What does it mean for Marin's future?

This isn't the first time the prime minister has been in trouble over partying. She apologised in December 2021 after going clubbing following close contact with a Covid case. She had left her work phone behind, and missed an instruction to isolate.

But this image of a partying prime minister is recent. Sanna Marin was relatively unknown to the public when she took over from former prime minister Antti Rinne in December 2019. During the pandemic she developed a reputation as a calm, firm leader.

"She is known for hard policy, strong leadership and tough negotiations," said Prof Koivunen, adding that against this backdrop the partying footage seemed "other-worldly".

Johanna Vuorelma believes the international debate over her actions is very different to that in Finland. Domestically the issue is about politics, legality, and what is appropriate for a prime minister, while internationally it has become more of a moral issue, fuelled by the fact that Marin is one of very few young female national leaders.

She may not yet be past this scandal. Prof Koivunen thinks there is a risk more pictures or videos may emerge as the Finnish budget is renegotiated next week.

One criticism from political opponents may be around her supposed distraction from other issues: the picture of topless influencers kissing was taken at a party after the Ruisrock music festival in July.

At the time the Finnish government - but not Marin personally - was in tense negotiations with Germany about bailing out gas company Uniper, which is suffering from soaring energy prices related to Russia's invasion of Ukraine.
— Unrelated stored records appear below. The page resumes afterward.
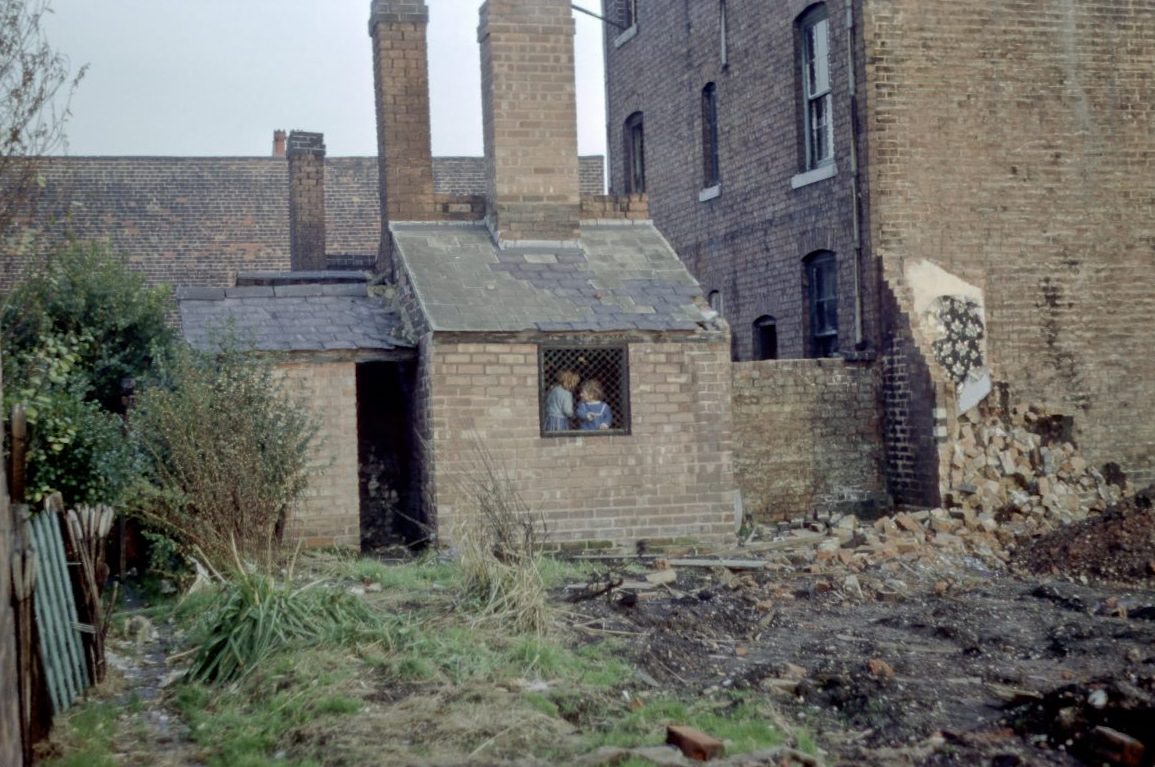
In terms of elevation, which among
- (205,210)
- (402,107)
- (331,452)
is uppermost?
(205,210)

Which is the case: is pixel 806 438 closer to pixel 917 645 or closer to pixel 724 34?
pixel 917 645

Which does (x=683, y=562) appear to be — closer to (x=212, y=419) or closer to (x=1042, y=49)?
(x=212, y=419)

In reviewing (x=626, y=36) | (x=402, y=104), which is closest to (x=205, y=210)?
(x=626, y=36)

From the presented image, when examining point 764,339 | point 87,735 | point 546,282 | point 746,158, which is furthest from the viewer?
point 764,339

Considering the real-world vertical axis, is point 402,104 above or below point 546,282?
above

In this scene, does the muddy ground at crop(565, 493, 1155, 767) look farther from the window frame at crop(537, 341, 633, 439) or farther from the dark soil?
the window frame at crop(537, 341, 633, 439)

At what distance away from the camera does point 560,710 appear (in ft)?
23.8

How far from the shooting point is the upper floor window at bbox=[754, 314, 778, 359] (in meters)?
19.3

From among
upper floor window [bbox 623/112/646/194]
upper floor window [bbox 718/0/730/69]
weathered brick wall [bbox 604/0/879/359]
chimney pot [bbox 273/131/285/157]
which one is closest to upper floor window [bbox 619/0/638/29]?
weathered brick wall [bbox 604/0/879/359]

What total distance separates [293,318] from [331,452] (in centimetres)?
172

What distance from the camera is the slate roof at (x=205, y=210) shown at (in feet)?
109

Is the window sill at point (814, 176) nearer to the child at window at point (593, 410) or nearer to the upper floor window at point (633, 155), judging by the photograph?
the child at window at point (593, 410)

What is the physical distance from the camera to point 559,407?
13.9 m

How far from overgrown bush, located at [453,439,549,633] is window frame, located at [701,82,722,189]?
10.8 m
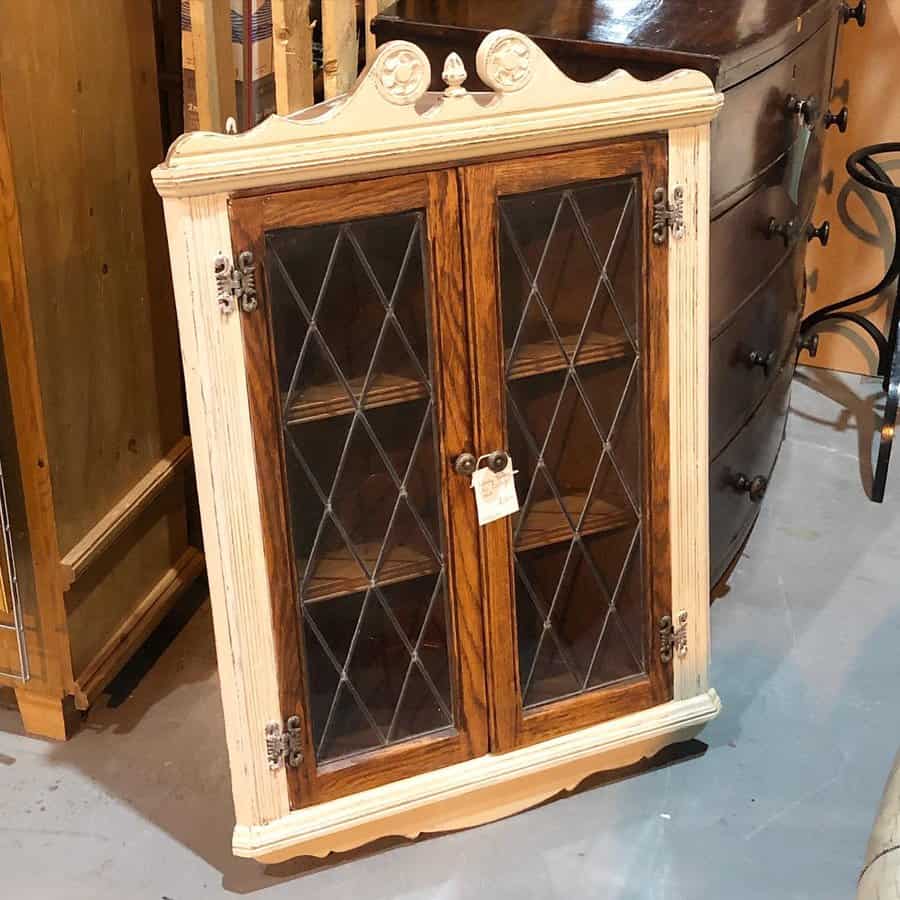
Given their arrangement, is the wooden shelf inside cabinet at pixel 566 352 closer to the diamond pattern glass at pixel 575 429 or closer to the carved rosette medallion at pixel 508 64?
the diamond pattern glass at pixel 575 429

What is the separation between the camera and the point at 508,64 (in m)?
1.56

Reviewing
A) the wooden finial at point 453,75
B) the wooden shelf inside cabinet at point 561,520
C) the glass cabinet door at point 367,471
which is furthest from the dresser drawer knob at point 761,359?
the wooden finial at point 453,75

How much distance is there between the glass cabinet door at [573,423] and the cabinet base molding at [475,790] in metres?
0.03

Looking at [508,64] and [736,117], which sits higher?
[508,64]

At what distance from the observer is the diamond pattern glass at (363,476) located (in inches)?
62.4

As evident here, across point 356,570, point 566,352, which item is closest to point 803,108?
point 566,352

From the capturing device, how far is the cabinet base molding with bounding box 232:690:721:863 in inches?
69.3

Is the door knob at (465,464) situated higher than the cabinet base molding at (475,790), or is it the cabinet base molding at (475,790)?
the door knob at (465,464)

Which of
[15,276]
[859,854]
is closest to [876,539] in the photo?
[859,854]

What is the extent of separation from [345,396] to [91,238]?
59 cm

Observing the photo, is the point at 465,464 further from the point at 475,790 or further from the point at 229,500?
the point at 475,790

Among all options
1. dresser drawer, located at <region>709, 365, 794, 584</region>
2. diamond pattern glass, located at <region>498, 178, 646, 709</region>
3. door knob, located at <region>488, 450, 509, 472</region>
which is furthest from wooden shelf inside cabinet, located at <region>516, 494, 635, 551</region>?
dresser drawer, located at <region>709, 365, 794, 584</region>

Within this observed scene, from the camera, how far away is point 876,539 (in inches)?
103

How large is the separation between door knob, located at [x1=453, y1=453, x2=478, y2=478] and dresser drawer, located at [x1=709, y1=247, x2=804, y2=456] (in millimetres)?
539
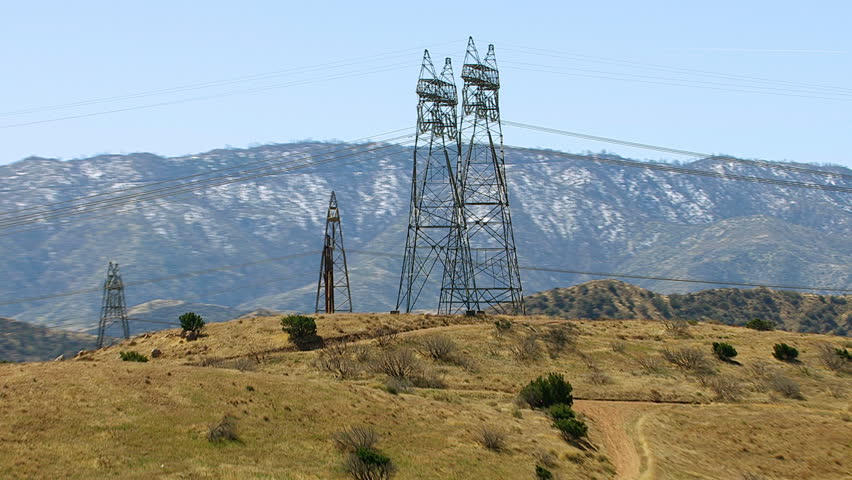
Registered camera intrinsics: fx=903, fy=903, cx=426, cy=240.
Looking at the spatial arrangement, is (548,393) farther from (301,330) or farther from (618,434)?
(301,330)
The bailout could cost Finnish taxpayers billions of euros.

The Finnish leader has championed her country's bid to abandon its long-standing neutrality and join NATO. Finland shares a 1324km land border with Russia.
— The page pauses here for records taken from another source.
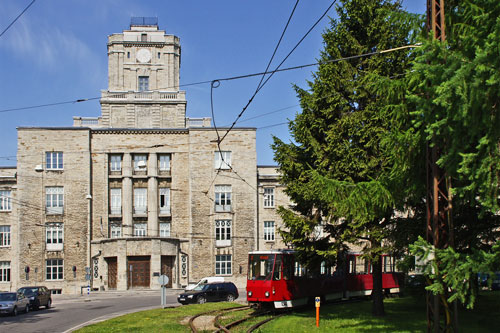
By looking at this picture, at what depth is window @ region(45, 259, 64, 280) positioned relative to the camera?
5125 cm

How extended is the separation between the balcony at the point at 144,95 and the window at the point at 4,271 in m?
18.1

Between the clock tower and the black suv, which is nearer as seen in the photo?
the black suv

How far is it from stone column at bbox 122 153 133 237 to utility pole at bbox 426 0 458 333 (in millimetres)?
41327

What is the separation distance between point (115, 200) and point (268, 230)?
1484 centimetres

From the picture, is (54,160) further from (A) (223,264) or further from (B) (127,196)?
(A) (223,264)

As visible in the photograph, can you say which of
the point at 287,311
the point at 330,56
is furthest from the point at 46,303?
the point at 330,56

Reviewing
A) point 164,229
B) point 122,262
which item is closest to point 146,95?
point 164,229

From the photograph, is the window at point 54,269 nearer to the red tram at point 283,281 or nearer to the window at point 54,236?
the window at point 54,236

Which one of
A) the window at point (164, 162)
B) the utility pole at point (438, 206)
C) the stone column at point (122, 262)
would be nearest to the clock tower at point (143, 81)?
the window at point (164, 162)

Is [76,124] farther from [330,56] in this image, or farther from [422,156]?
[422,156]

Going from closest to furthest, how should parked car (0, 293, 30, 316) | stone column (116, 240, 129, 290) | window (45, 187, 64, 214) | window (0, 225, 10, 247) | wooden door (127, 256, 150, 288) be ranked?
parked car (0, 293, 30, 316) → stone column (116, 240, 129, 290) → wooden door (127, 256, 150, 288) → window (45, 187, 64, 214) → window (0, 225, 10, 247)

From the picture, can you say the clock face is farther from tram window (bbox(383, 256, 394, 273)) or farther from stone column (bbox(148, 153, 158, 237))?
tram window (bbox(383, 256, 394, 273))

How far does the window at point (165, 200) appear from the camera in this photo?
5376 centimetres

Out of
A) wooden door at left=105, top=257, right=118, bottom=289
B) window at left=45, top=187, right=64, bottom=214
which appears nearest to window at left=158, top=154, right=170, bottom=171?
window at left=45, top=187, right=64, bottom=214
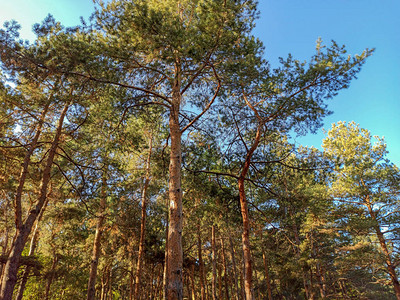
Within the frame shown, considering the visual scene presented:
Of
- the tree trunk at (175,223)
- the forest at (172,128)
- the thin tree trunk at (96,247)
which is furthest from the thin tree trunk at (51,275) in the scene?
the tree trunk at (175,223)

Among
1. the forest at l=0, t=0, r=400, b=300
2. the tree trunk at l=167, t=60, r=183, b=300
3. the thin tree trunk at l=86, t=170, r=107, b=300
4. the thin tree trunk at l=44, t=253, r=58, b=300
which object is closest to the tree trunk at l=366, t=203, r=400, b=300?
the forest at l=0, t=0, r=400, b=300

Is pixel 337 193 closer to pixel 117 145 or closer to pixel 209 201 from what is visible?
pixel 209 201

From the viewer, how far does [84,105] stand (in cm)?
856

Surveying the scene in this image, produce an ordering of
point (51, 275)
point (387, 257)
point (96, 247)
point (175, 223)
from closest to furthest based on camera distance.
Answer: point (175, 223), point (96, 247), point (387, 257), point (51, 275)

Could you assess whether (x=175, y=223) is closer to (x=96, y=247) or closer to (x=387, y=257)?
(x=96, y=247)

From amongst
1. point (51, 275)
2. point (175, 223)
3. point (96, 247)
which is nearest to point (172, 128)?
point (175, 223)

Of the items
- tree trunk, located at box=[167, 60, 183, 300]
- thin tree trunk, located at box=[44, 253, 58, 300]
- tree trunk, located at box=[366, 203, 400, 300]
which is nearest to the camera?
tree trunk, located at box=[167, 60, 183, 300]

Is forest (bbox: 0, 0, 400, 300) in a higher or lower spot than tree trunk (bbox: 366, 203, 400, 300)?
higher

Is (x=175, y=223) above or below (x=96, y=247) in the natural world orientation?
below

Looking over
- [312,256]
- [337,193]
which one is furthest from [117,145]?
[312,256]

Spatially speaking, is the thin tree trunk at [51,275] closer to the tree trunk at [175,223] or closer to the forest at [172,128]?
the forest at [172,128]

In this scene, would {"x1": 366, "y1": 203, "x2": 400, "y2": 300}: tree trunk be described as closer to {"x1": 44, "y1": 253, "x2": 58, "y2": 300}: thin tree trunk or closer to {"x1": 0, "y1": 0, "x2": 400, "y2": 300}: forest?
{"x1": 0, "y1": 0, "x2": 400, "y2": 300}: forest

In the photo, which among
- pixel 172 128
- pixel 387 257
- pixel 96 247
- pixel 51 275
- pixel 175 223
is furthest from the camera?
pixel 51 275

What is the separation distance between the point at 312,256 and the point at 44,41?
63.0 ft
The partying controversy could cost Marin's party the next election and spell the end of her leadership of the SDP, Jungner says. But she was already trailing in the polls and that would likely have happened anyway, he adds.

But in the long term, he thinks it might actually do her good. She will gain a lot of support, especially from young, female voters, and the affair could generate support for the somewhat old-fashioned SDP ahead of next year's election.
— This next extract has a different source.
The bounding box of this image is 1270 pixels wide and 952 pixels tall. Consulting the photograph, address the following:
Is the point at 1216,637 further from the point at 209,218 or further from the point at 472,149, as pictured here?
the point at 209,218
Jungner thinks she may well run for president in 2024 and win. Finland's head of state has notable powers, including over foreign policy and national security.

Finns are fond of the narrative of someone returning from failure, he explains: it shows they know how to overcome it.

What's more, she has built a very strong base of supporters who see her as a rock star, he says: "I've never seen anything like her.

"Most definitely her career is not over."